STUDY MATERIAL:
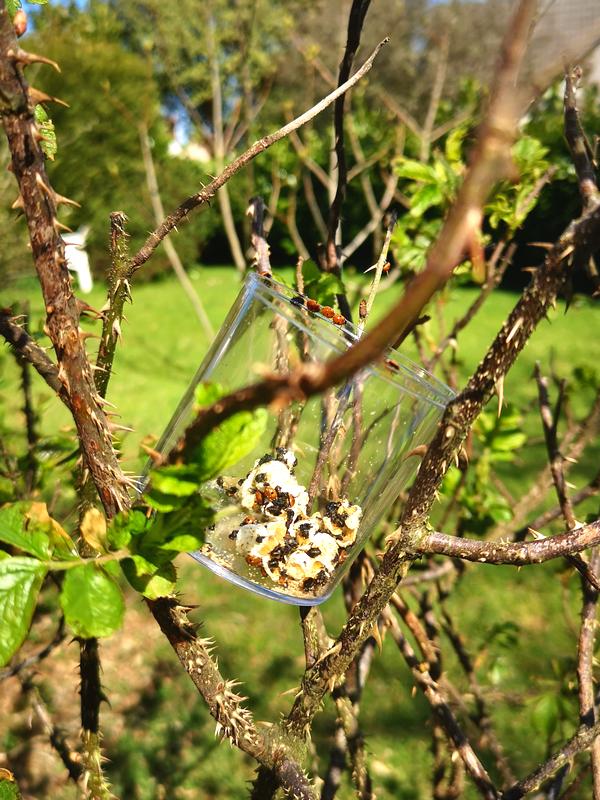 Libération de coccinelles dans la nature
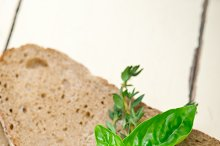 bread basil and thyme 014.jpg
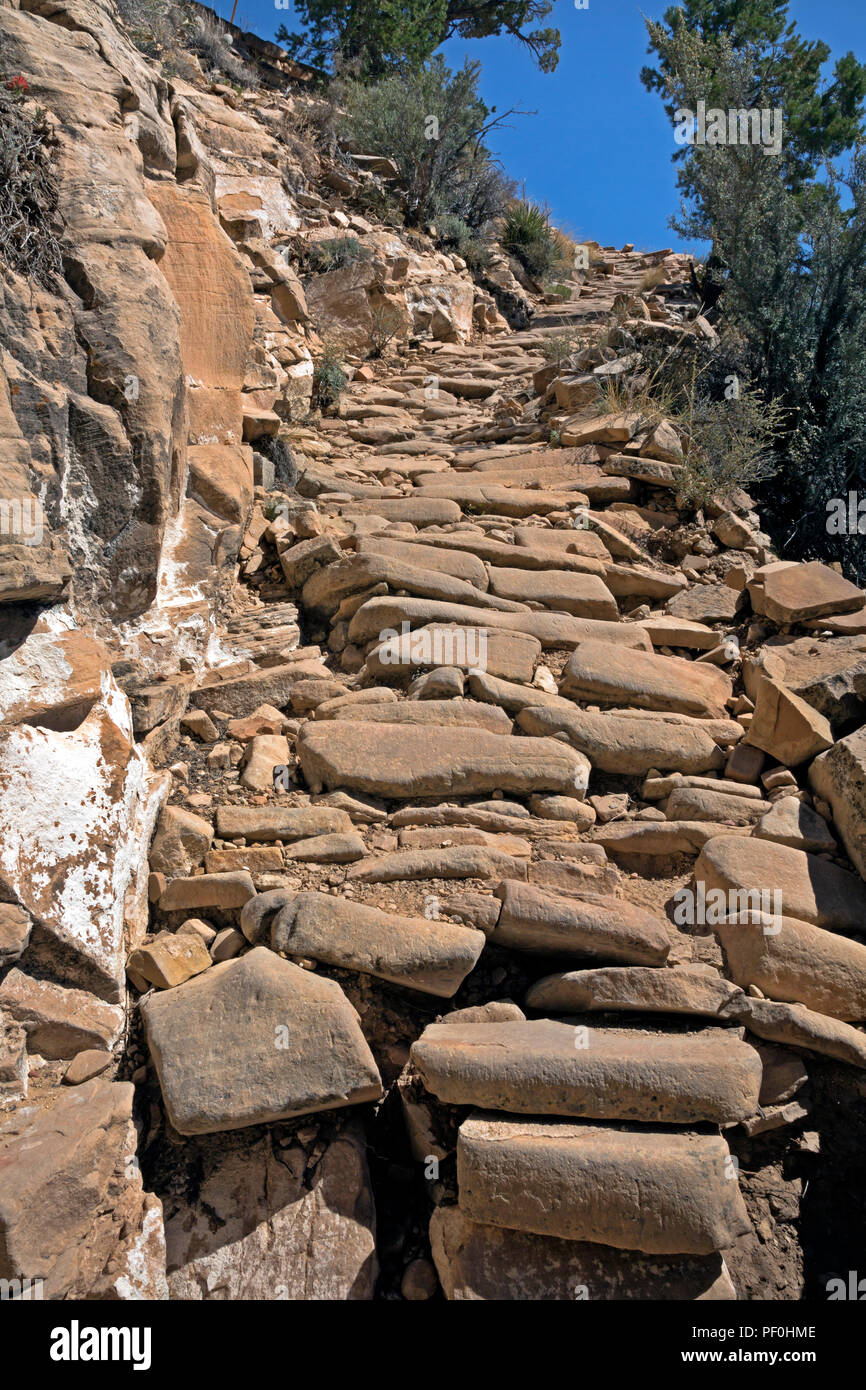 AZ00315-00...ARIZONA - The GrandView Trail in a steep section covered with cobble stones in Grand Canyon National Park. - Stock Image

* * *

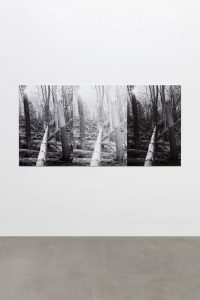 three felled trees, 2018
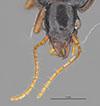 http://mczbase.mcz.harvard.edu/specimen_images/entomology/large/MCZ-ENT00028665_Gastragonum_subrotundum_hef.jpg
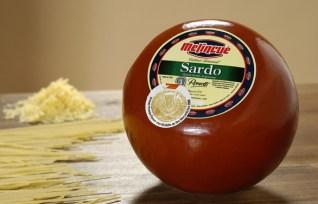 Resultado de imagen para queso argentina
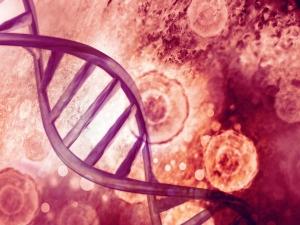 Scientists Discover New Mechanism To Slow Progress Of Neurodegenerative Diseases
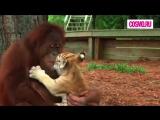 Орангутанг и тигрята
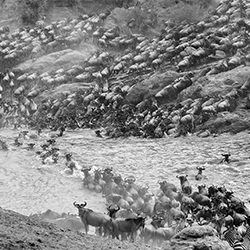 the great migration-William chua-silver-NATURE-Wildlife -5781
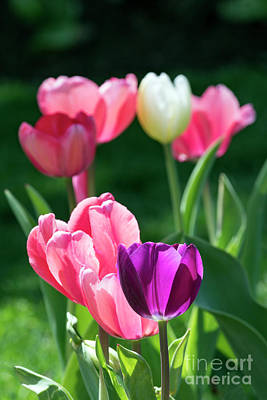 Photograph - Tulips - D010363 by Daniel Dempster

WORK ITEM:
Return, exactly as they stand, the lines above from the one with "Libération de coccinelles dans la nature" to the one with "AZ00315-00...ARIZONA - The", omitting any pictures among them.

RESULT OF THIS EXERCISE:
 Libération de coccinelles dans la nature
 bread basil and thyme 014.jpg
 AZ00315-00...ARIZONA - The GrandView Trail in a steep section covered with cobble stones in Grand Canyon National Park. - Stock Image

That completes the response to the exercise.